▸ TASK INPUT
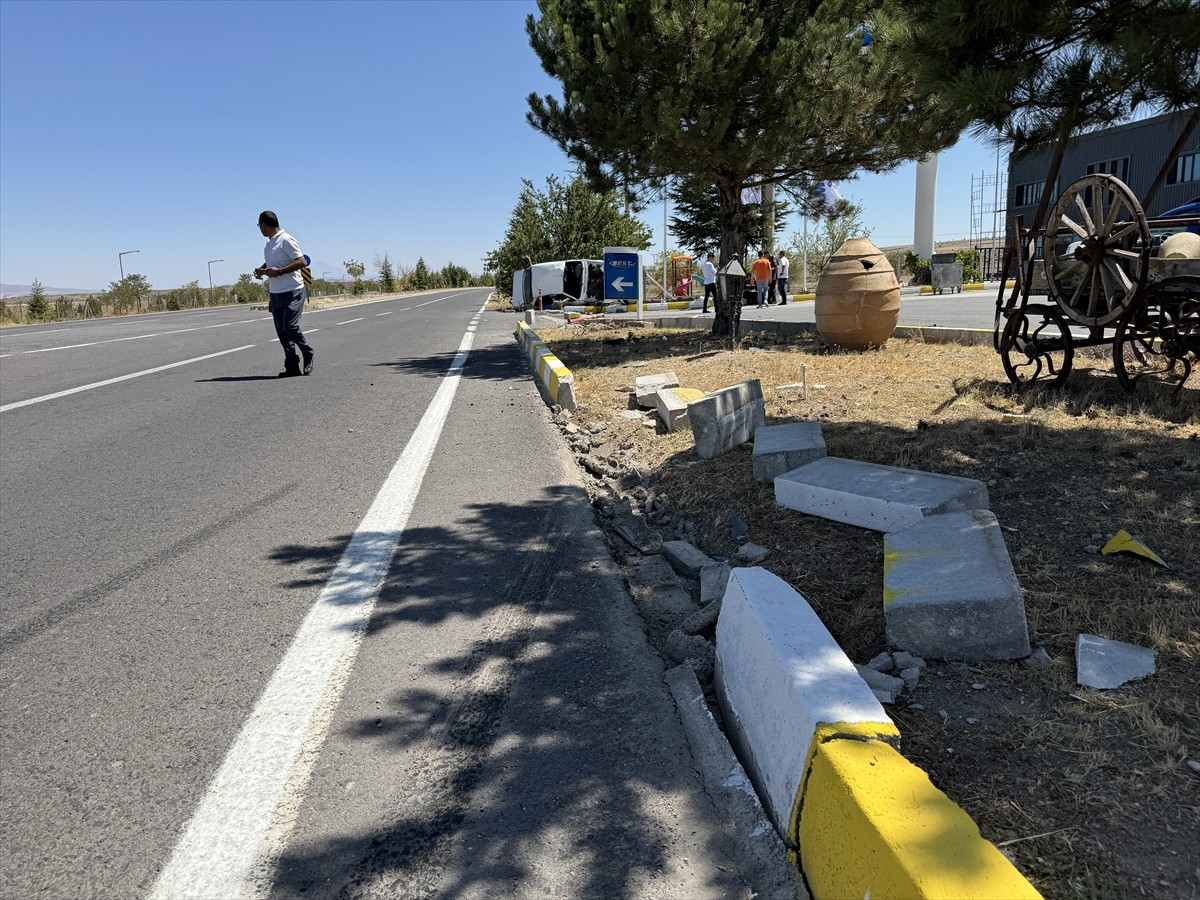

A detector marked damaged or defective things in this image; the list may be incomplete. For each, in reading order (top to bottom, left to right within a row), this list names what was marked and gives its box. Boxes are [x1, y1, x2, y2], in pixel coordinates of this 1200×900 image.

overturned white van [511, 259, 604, 312]
broken concrete curb block [633, 369, 681, 408]
broken concrete curb block [686, 381, 768, 460]
broken concrete curb block [753, 422, 830, 487]
broken concrete curb block [772, 458, 988, 535]
broken concrete curb block [657, 542, 710, 578]
broken concrete curb block [883, 513, 1032, 662]
broken concrete curb block [1075, 633, 1156, 691]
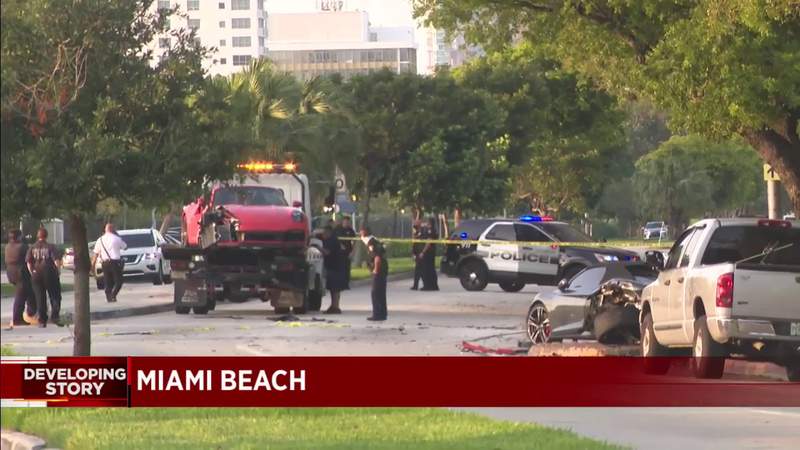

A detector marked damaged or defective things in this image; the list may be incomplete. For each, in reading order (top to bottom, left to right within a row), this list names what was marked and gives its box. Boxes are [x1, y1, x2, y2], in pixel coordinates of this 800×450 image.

damaged vehicle [524, 262, 656, 342]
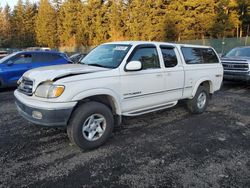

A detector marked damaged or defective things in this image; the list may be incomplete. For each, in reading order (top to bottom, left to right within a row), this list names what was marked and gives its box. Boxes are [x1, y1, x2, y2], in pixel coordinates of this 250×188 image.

damaged hood [23, 63, 109, 89]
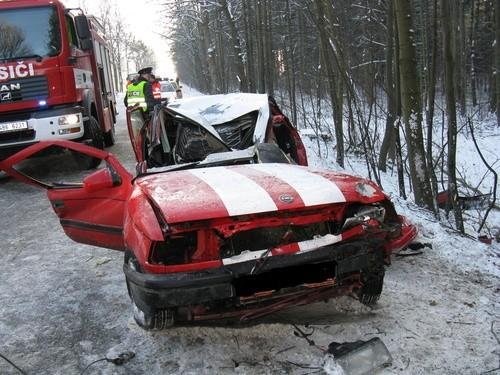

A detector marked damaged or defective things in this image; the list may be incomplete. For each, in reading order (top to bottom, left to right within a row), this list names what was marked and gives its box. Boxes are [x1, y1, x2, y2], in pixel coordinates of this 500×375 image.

shattered windshield opening [0, 6, 60, 61]
crushed car roof [167, 93, 270, 144]
wrecked red car [0, 93, 418, 328]
crumpled front bumper [123, 239, 384, 318]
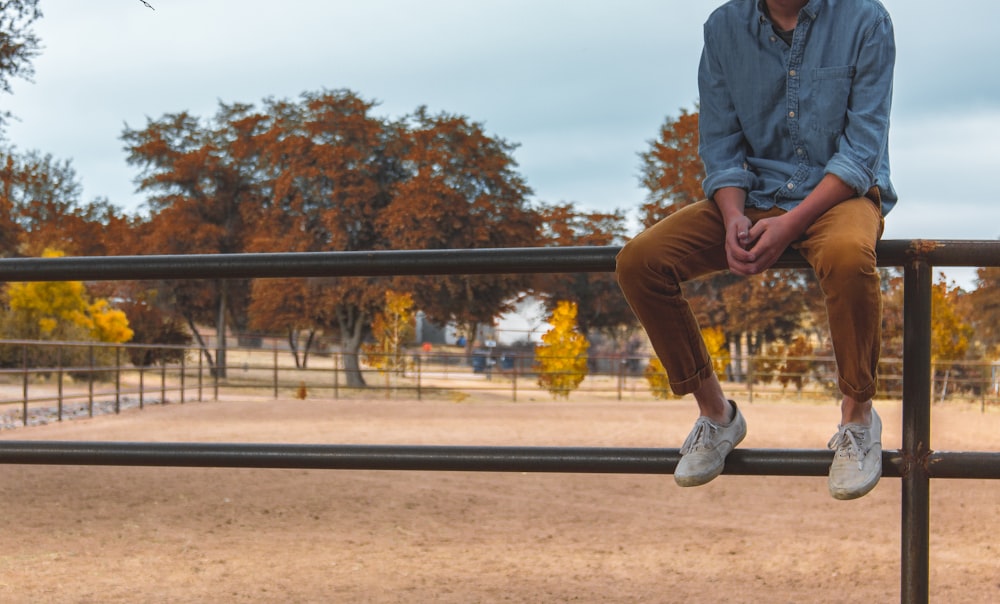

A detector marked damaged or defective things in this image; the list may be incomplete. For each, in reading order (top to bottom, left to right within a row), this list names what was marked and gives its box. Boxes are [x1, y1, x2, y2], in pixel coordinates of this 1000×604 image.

rusty metal post [904, 258, 932, 600]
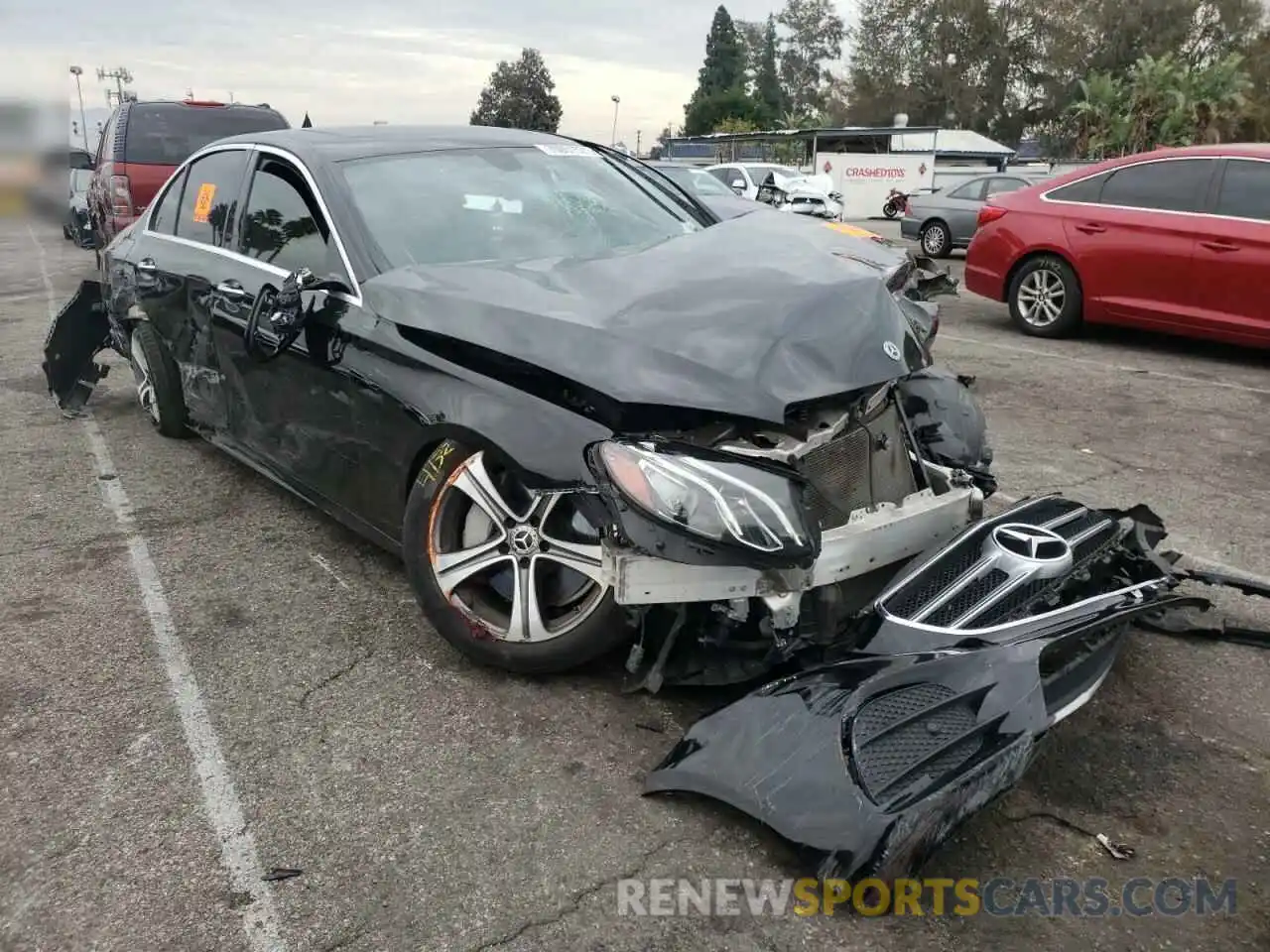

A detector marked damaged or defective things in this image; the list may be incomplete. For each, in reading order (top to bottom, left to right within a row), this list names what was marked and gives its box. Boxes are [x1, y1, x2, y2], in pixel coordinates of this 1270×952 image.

crushed bumper cover [40, 279, 110, 414]
damaged front end [40, 278, 112, 416]
crumpled hood [363, 215, 929, 428]
broken headlight housing [594, 441, 813, 558]
detached front bumper [604, 467, 980, 614]
crack in pavement [297, 654, 370, 710]
damaged front end [645, 495, 1199, 883]
crushed bumper cover [645, 495, 1199, 883]
detached front bumper [650, 495, 1194, 883]
crack in pavement [469, 837, 686, 949]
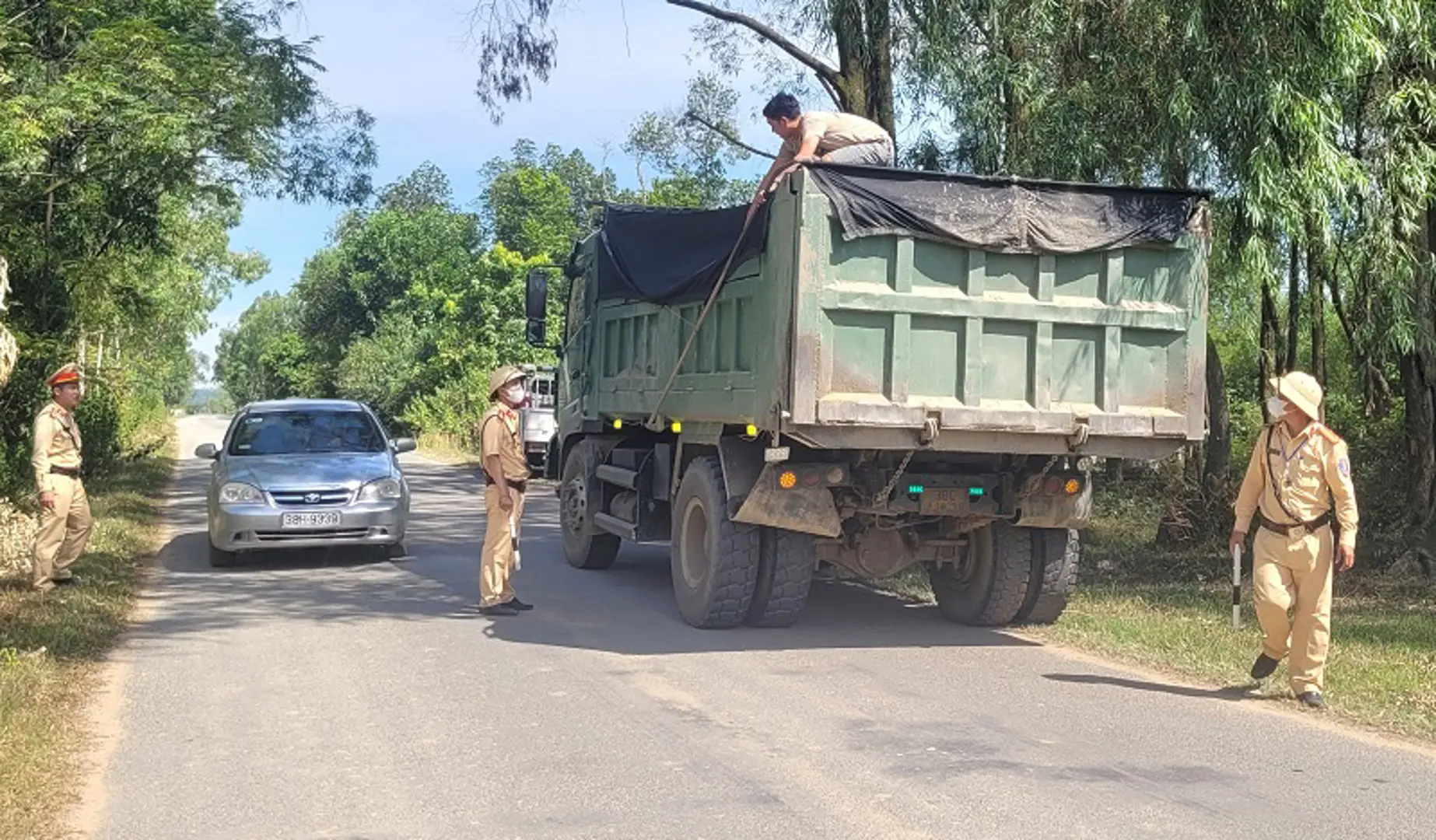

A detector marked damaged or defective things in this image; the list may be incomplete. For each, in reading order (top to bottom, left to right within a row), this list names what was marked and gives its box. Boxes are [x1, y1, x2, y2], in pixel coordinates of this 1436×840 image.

▸ PROBLEM DESCRIPTION
Can you retype, word for word, the lines of the data from the one containing "this 800×450 image." through the one containing "damaged vehicle [524, 262, 656, 342]", including both of those lines?

▸ WORKED ANSWER
A detector marked damaged or defective things in this image; the list may be incomplete. For each, in reading order (top to bottom, left to right within a row), this list names what was marked and gives its box. Boxes are [x1, y1, x2, y2], in pixel coordinates of this 800×450 image.

damaged vehicle [524, 262, 656, 342]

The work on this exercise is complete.